━━━ INFORMATION ━━━

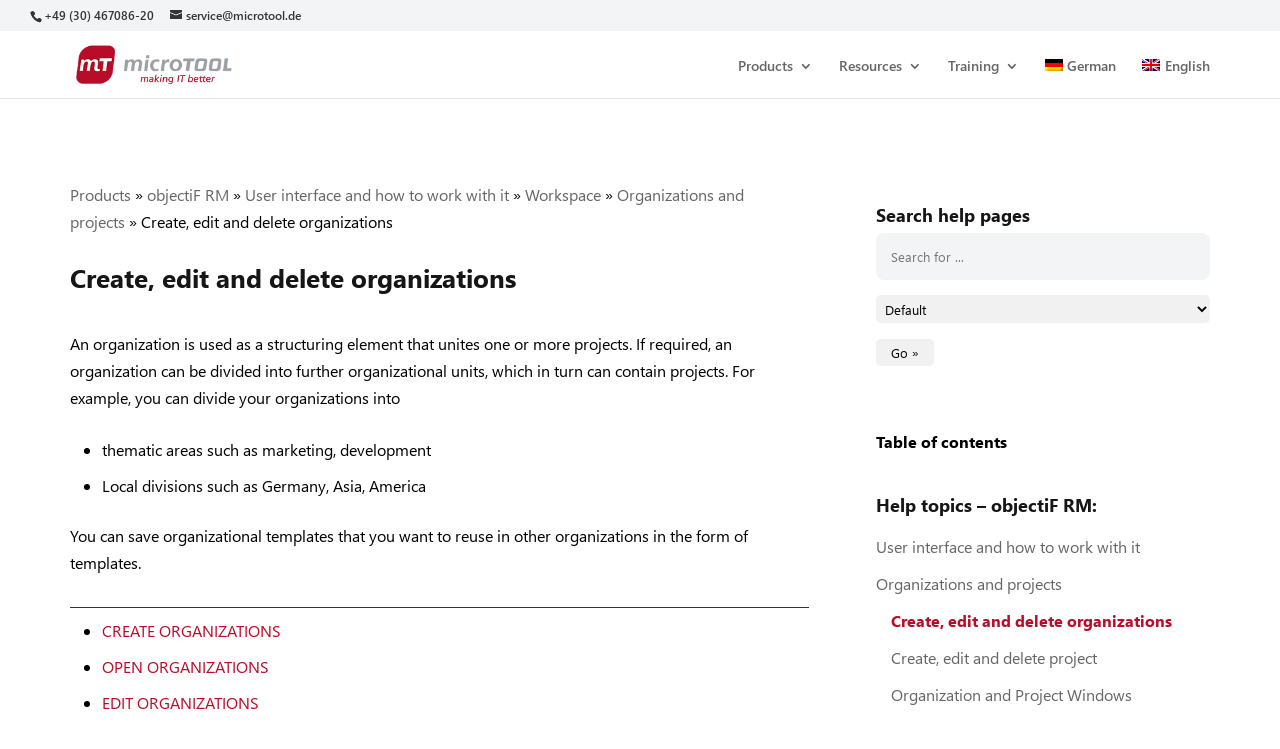

--- FILE ---
content_type: text/css; charset=utf-8
request_url: https://manual.microtool.de/wp-content/themes/divi-child/style.css?ver=4.27.4
body_size: 332
content:
/*
 Theme Name:     Divi Child Theme
 Theme URI:      http://www.elegantthemes.com/gallery/divi/
 Description:    Divi Child Theme
 Author:         Elegant Themes + Patrick Moeller
 Author URI:     https://patmo.de
 Template:       Divi
 Version:        1.0.0
*/
 
/* =Theme customization starts here
------------------------------------------------------- */


@font-face {
  font-family: 'Segoe UI';
  src: url("/wp-content/uploads/et-fonts/segoeuil.ttf");
  font-weight: 200;
  font-style: normal;
}

@font-face {
  font-family: 'Segoe UI';
  src: url("/wp-content/uploads/et-fonts/seguili.ttf");
  font-weight: 200;
  font-style: italic;
}

@font-face {
  font-family: 'Segoe UI';
  src: url("/wp-content/uploads/et-fonts/segoeuisl.ttf");
  font-weight: 300;
  font-style: normal;
}

@font-face {
  font-family: 'Segoe UI';
  src: url("/wp-content/uploads/et-fonts/seguisli.ttf");
  font-weight: 300;
  font-style: italic;
}

@font-face {
  font-family: 'Segoe UI';
  src: url("/wp-content/uploads/et-fonts/segoeui.ttf");
  font-weight: 400;
  font-style: normal;
}

@font-face {
  font-family: 'Segoe UI';
  src: url("/wp-content/uploads/et-fonts/segoeuii.ttf");
  font-weight: 400;
  font-style: italic;
}

@font-face {
  font-family: 'Segoe UI';
  src: url("/wp-content/uploads/et-fonts/seguisb.ttf");
  font-weight: 600;
  font-style: normal;
}

@font-face {
  font-family: 'Segoe UI';
  src: url("/wp-content/uploads/et-fonts/seguisbi.ttf");
  font-weight: 600;
  font-style: italic;
}

@font-face {
  font-family: 'Segoe UI';
  src: url("/wp-content/uploads/et-fonts/segoeuib.ttf");
  font-weight: 700;
  font-style: normal;
}

@font-face {
  font-family: 'Segoe UI';
  src: url("/wp-content/uploads/et-fonts/segoeuiz.ttf");
  font-weight: 700;
  font-style: italic;
}

@font-face {
  font-family: 'Segoe UI';
  src: url("/wp-content/uploads/et-fonts/seguibl.ttf");
  font-weight: 900;
  font-style: normal;
}

@font-face {
  font-family: 'Segoe UI';
  src: url("/wp-content/uploads/et-fonts/seguibli.ttf");
  font-weight: 900;
  font-style: italic;
}

body {
  font-family: 'Segoe UI', Helvetica, Arial, Lucida, sans-serif;
}


--- FILE ---
content_type: text/javascript; charset=utf-8
request_url: https://manual.microtool.de/wp-content/uploads/wtfdivi/en/wp_footer.js?ver=1711370019
body_size: 407
content:
jQuery(function($){$('.et-social-icons:not(:has(.et-social-linkedin))').append('<li class="et-social-icon et-social-linkedin"><a href="https://de.linkedin.com/company/microtool" class="icon" alt="LinkedIn" aria-label="LinkedIn"><span>LinkedIn</span></a></li>&nbsp;');$('.et-social-icons:not(:has(.et-social-youtube))').append('<li class="et-social-icon et-social-youtube"><a href="https://www.youtube.com/@microtool/featured" class="icon" alt="YouTube" aria-label="YouTube"><span>YouTube</span></a></li>&nbsp;');});jQuery(function($){$('.et-social-icon a, .et-extra-social-icon a').attr('target','_blank');});jQuery('#footer-info').html("&copy; <span class=\"divibooster_year\"><\/span><script>jQuery(function($){$(\".divibooster_year\").text(new Date().getFullYear());});<\/script> Alle Rechte vorbehalten, <a href=\"https:\/\/www.microtool.de\/\">microTOOL GmbH<\/a>");jQuery(function($){});jQuery(function($){$('#et-info-phone').wrap(function(){var num='00493046708620';num=num.replace(/[^0-9+]+/g,'-');num=num.replace(/^[-]|[-]$/g,'');return'<a href="tel:'+num+'"></a>';});});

━━━

Work out how many lines of the listing contain the string "manual". Please reply with the number only.

2